While overhead expenses are necessary, be sure not to needlessly overspend on it when creating your financial plan. However, you should also realize the worth of overhead expenses, and not cut the things that will result in a better long-term financial outcome.
Striking this balance can be tough. If your organization is having trouble with it, you may consider asking a professional about the appropriate approach.
3. Rely on and create an organized system.
Effective organization techniques are key for creating a successful nonprofit financial plan. Make sure you’ve organized your financial data so that you’re able to stick to the financial plan and budget you create.
To keep your financial data organized, ensure it’s saved in a specific location and easily accessible for your organization’s decision-makers. For example:
Use software that will automate financial tasks like bill pay.
Employ financial software with an intuitive interface like QuickBooks to keep your general ledger updated and your reports saved.
Monitor your invoices and keep them saved in a place where you can revisit them later.

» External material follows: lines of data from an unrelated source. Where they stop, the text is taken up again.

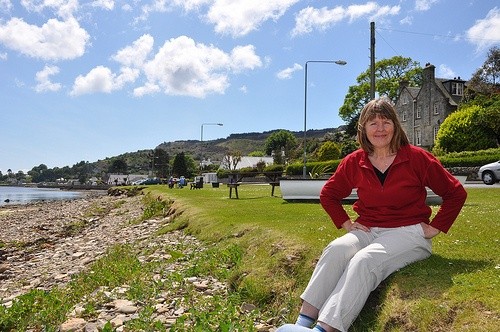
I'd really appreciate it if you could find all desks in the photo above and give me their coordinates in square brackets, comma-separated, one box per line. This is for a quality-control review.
[226, 171, 284, 199]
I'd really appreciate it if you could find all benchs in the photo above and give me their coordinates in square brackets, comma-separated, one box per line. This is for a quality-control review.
[190, 176, 203, 190]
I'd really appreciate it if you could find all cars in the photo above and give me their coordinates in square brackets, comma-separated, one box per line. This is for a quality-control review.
[131, 178, 162, 186]
[478, 160, 500, 186]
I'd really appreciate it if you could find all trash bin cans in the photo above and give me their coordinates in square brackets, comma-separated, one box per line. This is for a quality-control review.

Generally, your bookkeeper will be the one to collect relevant financial information for your nonprofit. According to Jitasa’s nonprofit bookkeeper article, this is the person who will be inputting data, recording one side of transactions, processing payroll, and allocating costs.
Ensure you have the resources, technology, and processes in place to keep this information organized and ready to act upon. Hiring or outsourcing a professional bookkeeper could help your organization get these processes together and maintain the organization in the long-run.

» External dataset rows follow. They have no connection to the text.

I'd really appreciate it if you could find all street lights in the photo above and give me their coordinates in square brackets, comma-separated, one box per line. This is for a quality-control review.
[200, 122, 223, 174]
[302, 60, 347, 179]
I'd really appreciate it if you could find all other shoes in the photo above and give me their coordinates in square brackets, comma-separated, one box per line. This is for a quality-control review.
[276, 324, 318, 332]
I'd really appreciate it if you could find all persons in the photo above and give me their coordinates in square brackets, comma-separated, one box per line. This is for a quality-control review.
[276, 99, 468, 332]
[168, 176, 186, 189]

4. Make informed decisions.
Chances are, your nonprofit is scrambling to create a financial plan that will help you get through these difficult economic times. Or, maybe you’re less worried about the economic turmoil, but want to plan for a major campaign or project in the future.
In these cases, it might be time to consult a professional accountant within your industry to help make informed decisions. For example, an accountant could advise you on:
Programs you can take advantage of in order to get through these difficult times.

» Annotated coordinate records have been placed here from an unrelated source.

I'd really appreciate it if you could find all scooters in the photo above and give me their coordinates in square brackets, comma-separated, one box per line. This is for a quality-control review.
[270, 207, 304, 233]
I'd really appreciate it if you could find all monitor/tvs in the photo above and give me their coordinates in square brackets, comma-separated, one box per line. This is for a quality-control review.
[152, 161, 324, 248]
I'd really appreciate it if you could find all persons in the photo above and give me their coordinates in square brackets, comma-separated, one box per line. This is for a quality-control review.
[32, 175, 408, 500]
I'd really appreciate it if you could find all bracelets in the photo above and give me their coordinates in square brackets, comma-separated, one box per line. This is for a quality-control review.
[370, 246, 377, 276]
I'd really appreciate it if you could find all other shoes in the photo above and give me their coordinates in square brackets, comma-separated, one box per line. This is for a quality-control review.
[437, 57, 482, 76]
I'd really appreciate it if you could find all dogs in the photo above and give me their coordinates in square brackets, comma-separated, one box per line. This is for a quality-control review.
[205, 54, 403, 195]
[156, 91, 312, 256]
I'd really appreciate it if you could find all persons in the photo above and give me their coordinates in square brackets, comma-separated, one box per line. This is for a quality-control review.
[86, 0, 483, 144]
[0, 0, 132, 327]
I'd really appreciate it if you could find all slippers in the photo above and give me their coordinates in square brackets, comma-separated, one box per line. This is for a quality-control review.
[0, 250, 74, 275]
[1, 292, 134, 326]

Places in your budget where you can make cuts to best account for a troubling economy.
Whether or not you have the financial capability to complete a large project for the organization.
If it would benefit your nonprofit to conduct an audit of your financials.
Bookkeepers will help you keep your information organized while accountants will help you make important decisions based on that information. Both roles are vital for a successful financial plan for your nonprofit.
5. Maintain transparency with supporters.
Your supporters value transparency. If they give their hard-earned money to your nonprofit, they want to know that you’re using it in the best and most responsible way possible. Therefore, make sure you’re financially transparent with your financial plan.
When you’re explaining to supporters what your nonprofit spends it funding on, be sure to put everything in terms of impact. For example, you might say that launching X campaign would fund the new Y program.
Have a plan to explain your financials to your supporters. On top of regularly updating your donors, many organizations choose to conduct and send out an annual report every year. This provides information on the impact that your nonprofit has made as well as the financial success (or failures) you’ve had.
Your nonprofit’s financial plan should be specific and measurable. Additionally, it should focus on what your organization can accomplish based on past efforts. Be sure your nonprofit is financially ready for the coming year with an effective and well-thought-out plan.
The information provided on this page does not, and is not intended to constitute legal or financial advice and is for general informational purposes only. The content is provided “as-is”; no representations are made that the content is error free.